The oxidation number of some elements is fixed beforehand. They are:
$H = + 1$
$Cl = - 1$
$I = - 1$
$O = - 2$
Now let us find the number of electrons transferred or the n-factor in the reaction:
(i) ${N_2}{H_4}$ : Let the oxidation number of nitrogen atoms be $x$ .
$2x + 4( + 1) = 0$
$\Rightarrow x = \dfrac{{ - 4}}{2} = - 2$
As the oxidation number changes from $- 2$ in ${N_2}{H_4}$ to $0$ in ${N_2}$ , this means that there is a transfer of two electrons during the oxidation of nitrogen. Thus, the equivalent weight of ${N_2}{H_4}$ is:
${E_w} = \dfrac{M}{n}$
Where, $M =$ molar mass of ${N_2}{H_4} = 2 \times 14 + 1 \times 4 = 32$
${E_w} = \dfrac{{32}}{{2 \times 2}} = 8$
In the denominator, the n-factor is made twice because there are two atoms of nitrogen in the compound and the equivalent determined is for a single atom.
(ii) $KI{O_3}$ : Let the oxidation number of iodine in the compound be $y$ .
$1( + 1) + y + 3( - 2) = 0$
$\Rightarrow y = + 5$
Let the oxidation number of iodine in $ICl$ be $z$ .
$z + 1( - 1) = 0$
$z = + 1$
As the oxidation number changes from $+ 5$ in $KI{O_3}$ to $+ 1$ in $ICl$ , this means that there is a transfer of two electrons during the oxidation of nitrogen.
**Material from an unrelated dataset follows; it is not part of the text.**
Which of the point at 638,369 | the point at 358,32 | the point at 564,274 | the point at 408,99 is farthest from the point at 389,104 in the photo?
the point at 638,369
Thus, the equivalent weight of $KI{O_3}$ is:
${E_w} = \dfrac{M}{n}$
Where, $M =$ molar mass of $KI{O_3} = 39 + 127 + 16 \times 3 = 214$
Thus, ${E_w} = \dfrac{{214}}{4} = 53.5$

Thus, the correct option is D. $8,53.5$ .

Note:
During the determination of the equivalent weight of any atom in a compound, the number of equivalents is determined per atom of the element and if there is more than one atom, the n-factor is multiplied by the number of atoms present.